In the News

F-35 jet will be the most advanced strike fighter, but community members are concerned about possible noise.

SAN DIEGO — A new breed of fighter jets arrived at MCAS Miramar, but it brings noise concerns for the people who live near the flight path in the Mira Mesa, Scripps Ranch and UTC areas.

“It's always been known as fighter town, the home of 'Top Gun,' but it's been all that and more. We step out with the F-35, which was truly designed and bred to be the apex aviation platform ever designed and ever to operate,” said Maj Gen. Kevin Iiams, 3rd Marine Aircraft Wing Commanding General.

The F-35 is touted to be the most advanced strike fighter for the Marine Corp and Navy, and the Lightning II has been on base for 10 days.

“This represents another generation of elite, not only in our national defense capabilities, but also in the types of airplanes that we fly around Miramar,” said MCAS Miramar Commanding Officer Col. Charles Dockery.

Elected officials got a chance to see how it will be used from the simulator to the cockpit operated by Lockheed Martin.

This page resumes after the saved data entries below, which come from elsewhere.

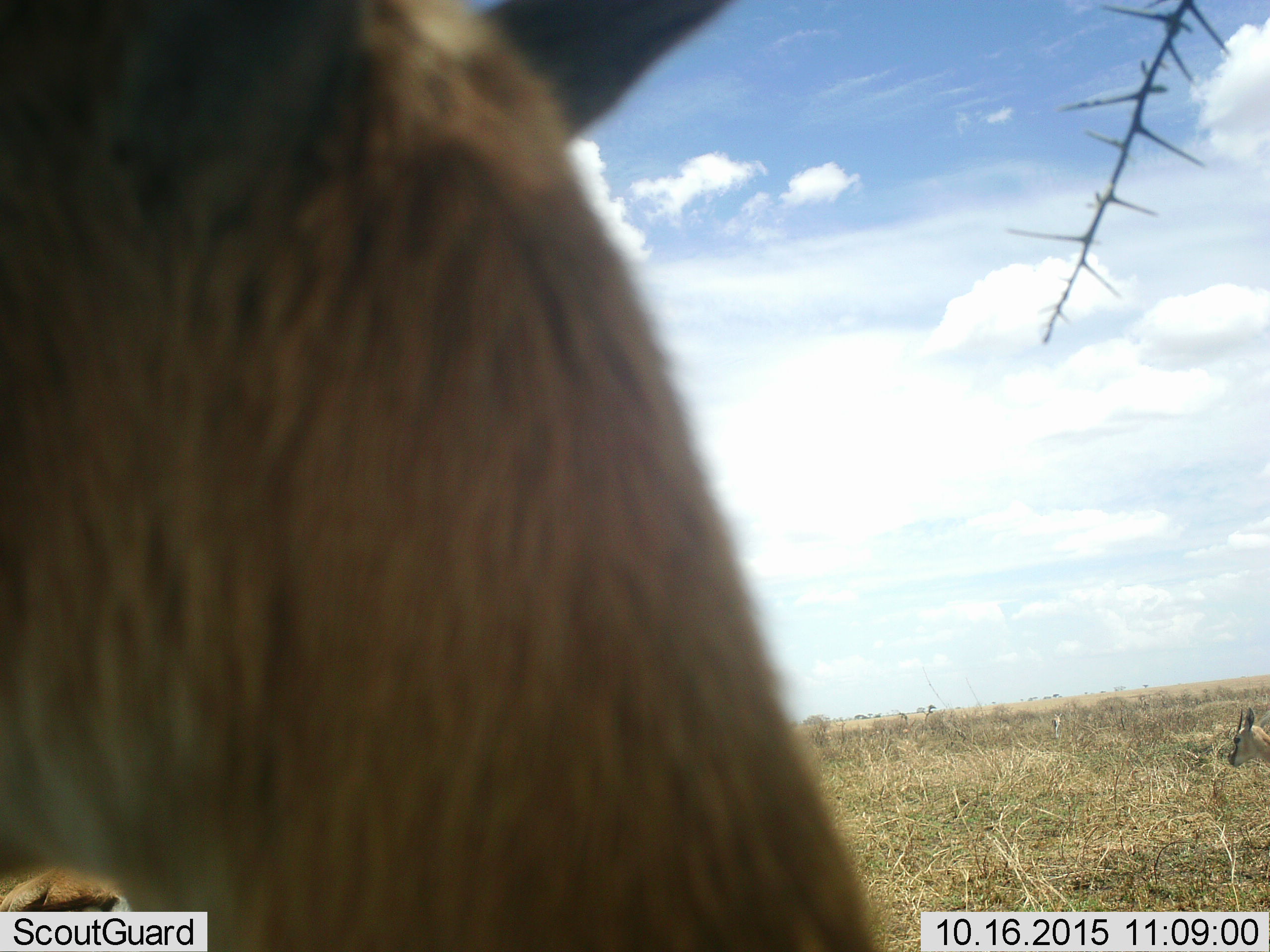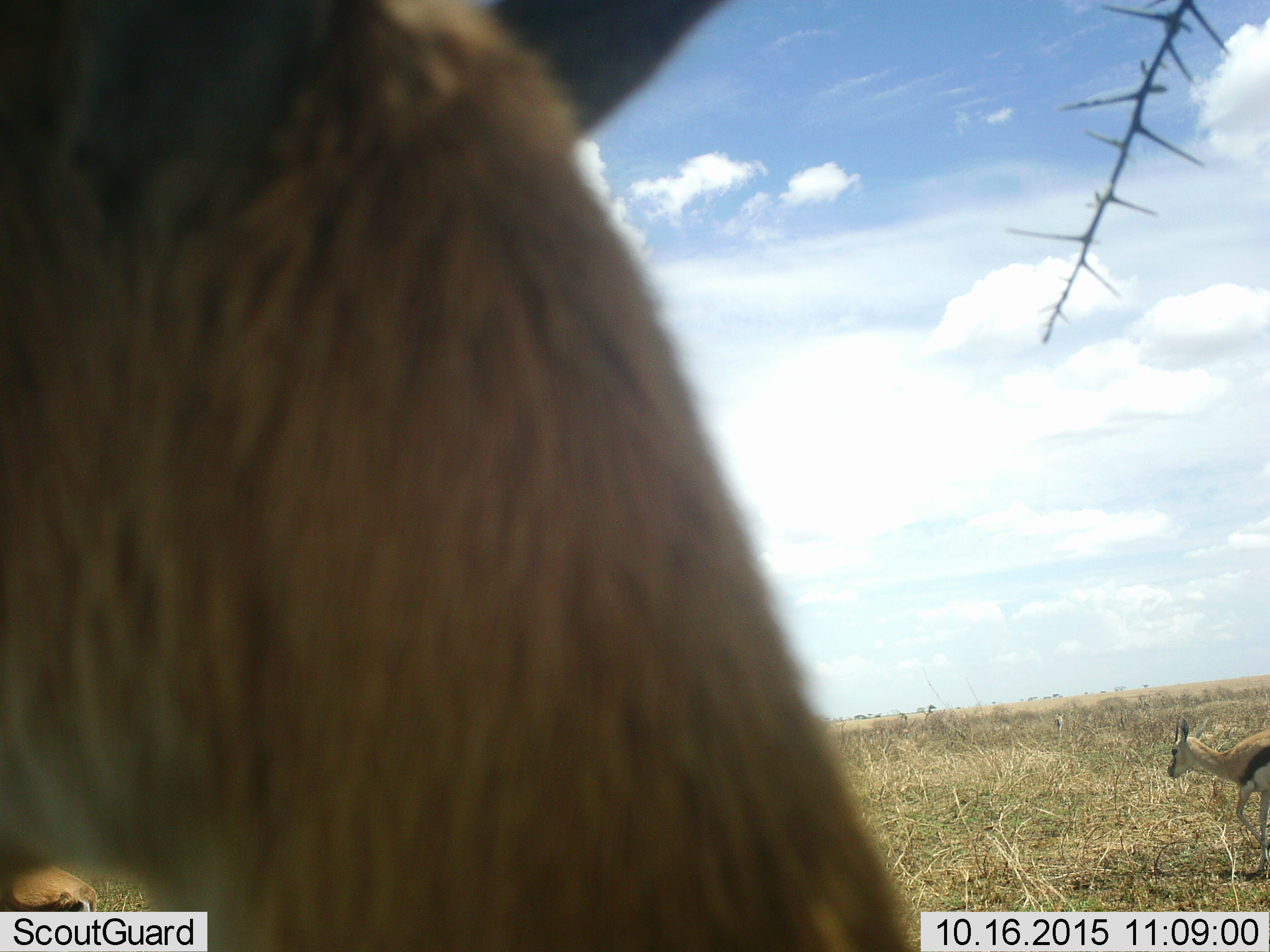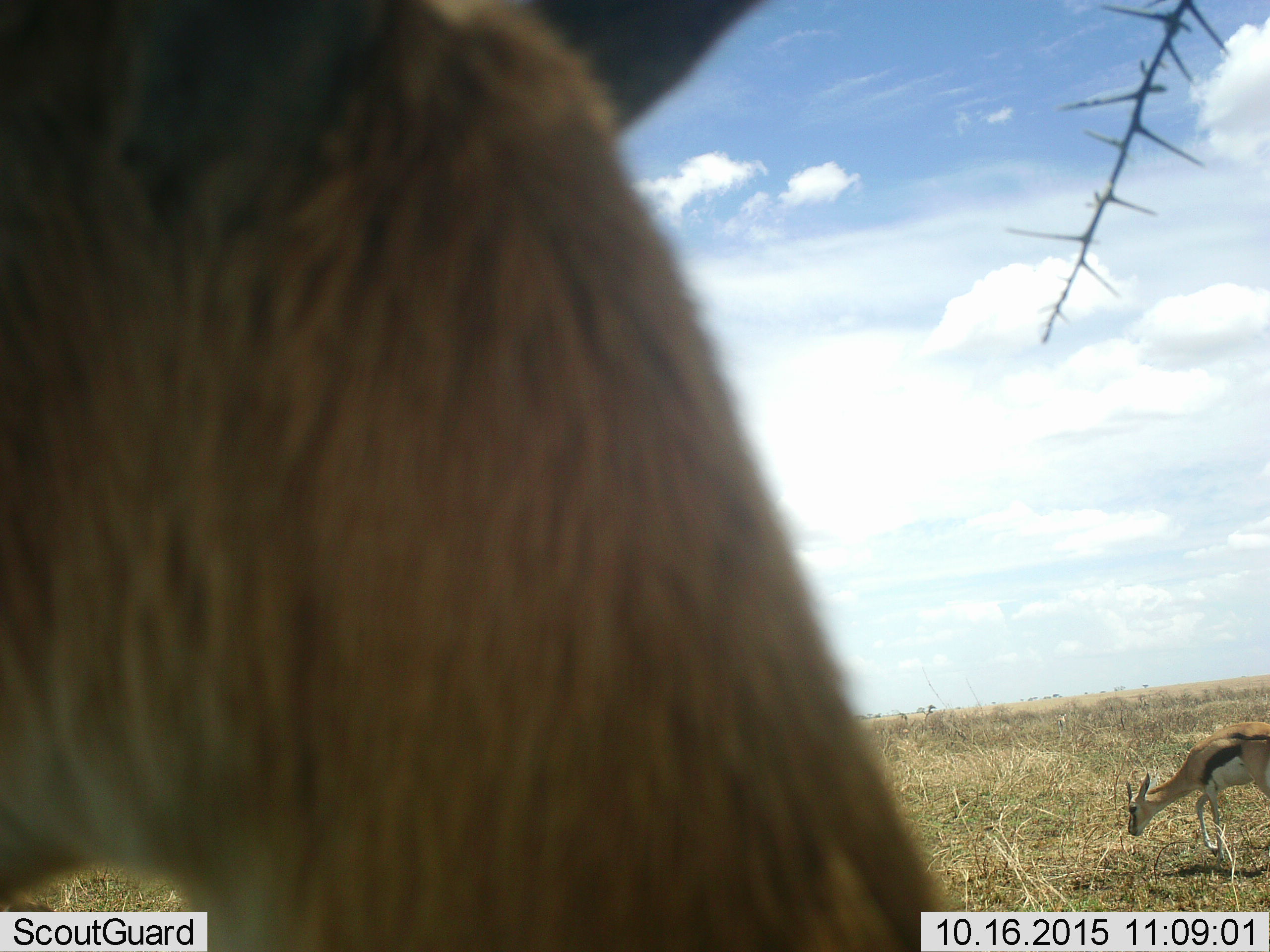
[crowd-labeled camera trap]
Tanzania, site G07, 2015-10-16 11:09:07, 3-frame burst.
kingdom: Animalia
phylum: Chordata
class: Mammalia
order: Artiodactyla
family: Bovidae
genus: Eudorcas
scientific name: Eudorcas thomsonii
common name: thomson's gazelle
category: gazellethomsons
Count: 3.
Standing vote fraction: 83%.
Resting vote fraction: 0%.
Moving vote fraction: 33%.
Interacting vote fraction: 0%.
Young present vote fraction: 17%.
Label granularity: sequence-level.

“Even though it's a simulator, it's still a little nerve-wracking, and I had my coach next to me,” said Rep. Scott Peters, (D-CA 52).

Peters got to check out the twists and turns and said $300 million went into the overall effort.

“When I was on the Armed Services committee in my first two terms, this is one of my projects that I fought for to get airfield improvements, new hangars, and training facilities to prepare for this new fighter jet. This is about defending the country, so we know that our adversaries are advancing technologically and so are we,” Peters said.

Community members are worried about possible increased noise. Capt. Matthew Gregory, the Director of Communications MCAS Miramar, said overall noise from the base will actually decrease.

In a new AICUZ study, or Air Installation Compatible Use Zones study, the base analyzed the impact that operations could have on the community and said the F-35 will sound a tad louder on takeoff than an F-18. However, it will be at least 10 decibels quieter for its landing.

"While it's going to sound different and people are going to see it in the air and notice the difference because it has a higher pitch than the 2-engine aircraft that we've been flying for well over 30 years here, there's almost no discernible noise difference,” Gregory said.

Iiams said the aircraft is expected to be a game-changer in technology with its sensor fusion, low observability and multi-platform integration.

“This aircraft enables seamless information exchanges with platforms, both on the surface, the subsurface air and space, making every warrior and asset in the battlespace more lethal, more survivable and smarter than we ever have been before,” Iiams said.

Iiams said the F-35 “should give those who intend to oppose us very grave concern.”

Although locals will still see a large fleet of F-18s lined up and in operation at the base, Gregory said within the next 10 years, the model will be phased out and replaced with F-35 Cs. At least 12 will be in a fleet at MCAS Miramar for training before they are deployed in late 2021.